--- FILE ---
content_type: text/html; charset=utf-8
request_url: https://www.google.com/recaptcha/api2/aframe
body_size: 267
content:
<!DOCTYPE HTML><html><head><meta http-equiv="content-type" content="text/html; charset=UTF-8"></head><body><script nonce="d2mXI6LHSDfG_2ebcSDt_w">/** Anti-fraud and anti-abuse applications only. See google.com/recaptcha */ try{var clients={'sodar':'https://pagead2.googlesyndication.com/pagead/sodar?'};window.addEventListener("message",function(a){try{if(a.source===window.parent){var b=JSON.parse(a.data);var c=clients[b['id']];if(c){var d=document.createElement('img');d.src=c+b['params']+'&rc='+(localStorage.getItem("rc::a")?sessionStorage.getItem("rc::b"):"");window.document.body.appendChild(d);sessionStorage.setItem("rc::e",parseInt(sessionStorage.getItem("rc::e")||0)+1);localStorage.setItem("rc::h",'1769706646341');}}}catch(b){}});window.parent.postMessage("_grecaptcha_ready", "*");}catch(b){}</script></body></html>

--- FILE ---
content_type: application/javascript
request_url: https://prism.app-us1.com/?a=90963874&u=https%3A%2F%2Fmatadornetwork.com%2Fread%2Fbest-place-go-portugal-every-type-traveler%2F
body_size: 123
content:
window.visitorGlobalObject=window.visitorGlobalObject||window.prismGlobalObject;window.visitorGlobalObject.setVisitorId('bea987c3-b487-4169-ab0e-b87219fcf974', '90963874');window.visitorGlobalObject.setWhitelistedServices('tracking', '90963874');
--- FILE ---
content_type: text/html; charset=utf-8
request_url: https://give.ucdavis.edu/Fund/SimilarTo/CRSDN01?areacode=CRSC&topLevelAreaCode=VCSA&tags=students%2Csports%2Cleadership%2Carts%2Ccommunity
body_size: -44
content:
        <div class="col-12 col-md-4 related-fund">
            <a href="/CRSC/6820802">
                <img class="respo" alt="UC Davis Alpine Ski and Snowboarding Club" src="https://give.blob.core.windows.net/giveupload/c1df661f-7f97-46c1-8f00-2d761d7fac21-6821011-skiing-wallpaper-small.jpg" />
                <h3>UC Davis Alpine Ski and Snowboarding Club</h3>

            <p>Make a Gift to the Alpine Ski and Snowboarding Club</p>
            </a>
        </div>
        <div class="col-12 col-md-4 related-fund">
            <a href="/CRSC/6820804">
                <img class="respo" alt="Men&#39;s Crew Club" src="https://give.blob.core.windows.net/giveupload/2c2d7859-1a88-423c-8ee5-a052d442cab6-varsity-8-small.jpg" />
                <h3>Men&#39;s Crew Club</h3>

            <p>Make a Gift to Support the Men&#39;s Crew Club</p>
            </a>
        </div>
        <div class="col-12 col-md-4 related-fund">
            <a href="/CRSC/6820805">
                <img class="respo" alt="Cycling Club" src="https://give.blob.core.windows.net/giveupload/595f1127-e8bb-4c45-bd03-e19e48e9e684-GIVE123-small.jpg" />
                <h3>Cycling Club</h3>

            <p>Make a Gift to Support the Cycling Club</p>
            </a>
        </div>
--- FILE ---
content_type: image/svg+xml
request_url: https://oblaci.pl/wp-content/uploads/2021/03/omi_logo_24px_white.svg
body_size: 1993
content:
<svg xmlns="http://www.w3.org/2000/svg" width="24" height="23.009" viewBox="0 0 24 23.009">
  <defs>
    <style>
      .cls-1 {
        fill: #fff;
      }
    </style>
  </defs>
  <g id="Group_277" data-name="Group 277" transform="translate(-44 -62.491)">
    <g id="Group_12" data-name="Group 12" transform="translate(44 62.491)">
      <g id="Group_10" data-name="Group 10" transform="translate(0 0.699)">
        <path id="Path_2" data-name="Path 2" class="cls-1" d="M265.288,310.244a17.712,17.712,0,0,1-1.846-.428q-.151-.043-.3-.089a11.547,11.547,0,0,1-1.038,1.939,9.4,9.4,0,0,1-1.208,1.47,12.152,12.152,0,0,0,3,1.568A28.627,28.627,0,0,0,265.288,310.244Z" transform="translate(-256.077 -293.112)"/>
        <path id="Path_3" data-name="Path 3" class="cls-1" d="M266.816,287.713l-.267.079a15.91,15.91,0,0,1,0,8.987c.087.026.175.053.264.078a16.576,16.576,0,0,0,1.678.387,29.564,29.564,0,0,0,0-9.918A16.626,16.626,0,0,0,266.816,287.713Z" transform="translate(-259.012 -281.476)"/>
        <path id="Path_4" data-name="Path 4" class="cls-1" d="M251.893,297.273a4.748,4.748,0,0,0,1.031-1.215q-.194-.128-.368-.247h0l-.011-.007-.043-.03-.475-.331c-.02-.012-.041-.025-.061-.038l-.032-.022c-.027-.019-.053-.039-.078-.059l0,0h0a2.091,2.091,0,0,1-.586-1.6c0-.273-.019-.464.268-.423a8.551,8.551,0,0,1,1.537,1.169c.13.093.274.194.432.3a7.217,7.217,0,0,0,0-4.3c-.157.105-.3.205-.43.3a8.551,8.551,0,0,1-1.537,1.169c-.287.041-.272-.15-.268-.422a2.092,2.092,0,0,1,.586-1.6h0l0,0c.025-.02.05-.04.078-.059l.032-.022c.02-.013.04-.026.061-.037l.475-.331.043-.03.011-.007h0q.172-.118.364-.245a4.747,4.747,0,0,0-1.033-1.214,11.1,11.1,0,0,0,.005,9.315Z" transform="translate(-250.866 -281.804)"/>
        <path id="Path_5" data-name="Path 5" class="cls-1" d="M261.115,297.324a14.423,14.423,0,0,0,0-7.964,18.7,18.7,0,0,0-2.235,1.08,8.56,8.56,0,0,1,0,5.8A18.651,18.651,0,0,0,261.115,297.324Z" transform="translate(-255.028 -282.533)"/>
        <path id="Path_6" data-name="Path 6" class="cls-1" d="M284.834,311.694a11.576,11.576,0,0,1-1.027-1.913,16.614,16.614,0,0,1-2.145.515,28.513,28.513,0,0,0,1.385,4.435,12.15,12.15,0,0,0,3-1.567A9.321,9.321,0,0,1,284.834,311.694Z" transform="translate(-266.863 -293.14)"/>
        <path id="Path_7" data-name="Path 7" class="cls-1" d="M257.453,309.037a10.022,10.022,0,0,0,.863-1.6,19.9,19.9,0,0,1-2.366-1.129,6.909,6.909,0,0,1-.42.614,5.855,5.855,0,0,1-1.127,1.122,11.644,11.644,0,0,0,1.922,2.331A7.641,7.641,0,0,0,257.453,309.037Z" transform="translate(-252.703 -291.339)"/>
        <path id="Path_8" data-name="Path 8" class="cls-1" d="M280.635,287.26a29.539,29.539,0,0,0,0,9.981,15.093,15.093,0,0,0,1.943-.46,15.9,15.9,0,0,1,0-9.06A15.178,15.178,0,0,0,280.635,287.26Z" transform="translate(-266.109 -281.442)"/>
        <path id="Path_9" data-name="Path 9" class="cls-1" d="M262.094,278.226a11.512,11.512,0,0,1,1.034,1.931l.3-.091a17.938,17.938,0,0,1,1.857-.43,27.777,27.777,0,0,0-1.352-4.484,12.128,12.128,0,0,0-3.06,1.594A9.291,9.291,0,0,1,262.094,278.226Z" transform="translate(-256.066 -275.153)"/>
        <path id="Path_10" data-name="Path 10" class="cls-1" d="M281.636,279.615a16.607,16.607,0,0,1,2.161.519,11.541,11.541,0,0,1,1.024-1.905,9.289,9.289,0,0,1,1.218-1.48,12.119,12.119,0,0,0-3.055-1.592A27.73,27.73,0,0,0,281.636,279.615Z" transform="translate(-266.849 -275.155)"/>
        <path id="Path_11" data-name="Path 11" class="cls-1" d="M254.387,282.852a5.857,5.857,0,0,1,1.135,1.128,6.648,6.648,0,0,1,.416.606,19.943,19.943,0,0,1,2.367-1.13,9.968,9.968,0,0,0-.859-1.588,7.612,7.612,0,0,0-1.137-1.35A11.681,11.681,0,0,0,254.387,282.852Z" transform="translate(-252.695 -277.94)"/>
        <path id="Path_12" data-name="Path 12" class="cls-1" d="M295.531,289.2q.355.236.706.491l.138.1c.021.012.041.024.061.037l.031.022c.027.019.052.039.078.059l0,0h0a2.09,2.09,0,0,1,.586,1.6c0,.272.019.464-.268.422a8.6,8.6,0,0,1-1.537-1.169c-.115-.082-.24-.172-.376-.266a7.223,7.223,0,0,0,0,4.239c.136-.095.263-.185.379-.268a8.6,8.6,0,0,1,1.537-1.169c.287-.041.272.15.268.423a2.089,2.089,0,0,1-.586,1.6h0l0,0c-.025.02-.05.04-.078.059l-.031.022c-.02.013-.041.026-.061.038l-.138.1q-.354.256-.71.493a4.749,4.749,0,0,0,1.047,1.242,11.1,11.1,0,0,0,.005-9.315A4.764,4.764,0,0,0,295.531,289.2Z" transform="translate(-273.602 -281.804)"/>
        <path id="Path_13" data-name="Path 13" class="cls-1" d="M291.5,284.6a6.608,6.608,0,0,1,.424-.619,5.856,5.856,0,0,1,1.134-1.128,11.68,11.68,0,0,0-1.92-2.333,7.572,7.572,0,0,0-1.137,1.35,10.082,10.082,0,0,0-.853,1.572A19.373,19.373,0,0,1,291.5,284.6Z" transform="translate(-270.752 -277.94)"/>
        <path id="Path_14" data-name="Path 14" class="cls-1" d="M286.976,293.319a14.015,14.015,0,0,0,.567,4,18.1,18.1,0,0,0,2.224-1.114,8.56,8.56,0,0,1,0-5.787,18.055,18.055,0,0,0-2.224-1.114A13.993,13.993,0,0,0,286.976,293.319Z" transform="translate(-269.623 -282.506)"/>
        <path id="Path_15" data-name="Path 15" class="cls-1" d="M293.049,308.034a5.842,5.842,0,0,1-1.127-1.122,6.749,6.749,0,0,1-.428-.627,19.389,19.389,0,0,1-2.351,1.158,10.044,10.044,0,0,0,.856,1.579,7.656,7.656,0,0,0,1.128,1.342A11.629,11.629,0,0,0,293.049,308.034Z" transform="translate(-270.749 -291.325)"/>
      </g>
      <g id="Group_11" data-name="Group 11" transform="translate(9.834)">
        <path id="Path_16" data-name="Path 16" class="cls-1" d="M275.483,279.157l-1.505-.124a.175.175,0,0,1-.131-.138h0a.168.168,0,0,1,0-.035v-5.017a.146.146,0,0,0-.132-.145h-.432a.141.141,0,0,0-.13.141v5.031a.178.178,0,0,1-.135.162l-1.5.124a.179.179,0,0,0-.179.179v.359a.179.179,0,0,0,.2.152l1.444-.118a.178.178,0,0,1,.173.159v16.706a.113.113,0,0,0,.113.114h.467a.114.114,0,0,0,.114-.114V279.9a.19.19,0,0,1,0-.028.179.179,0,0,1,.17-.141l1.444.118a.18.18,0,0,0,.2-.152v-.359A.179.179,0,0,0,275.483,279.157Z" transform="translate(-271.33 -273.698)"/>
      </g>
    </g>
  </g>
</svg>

ASSIGNED TASK: Please state how many lines of the listing contain the string "core". Give only that number.

ANSWER TO THIS TASK: 3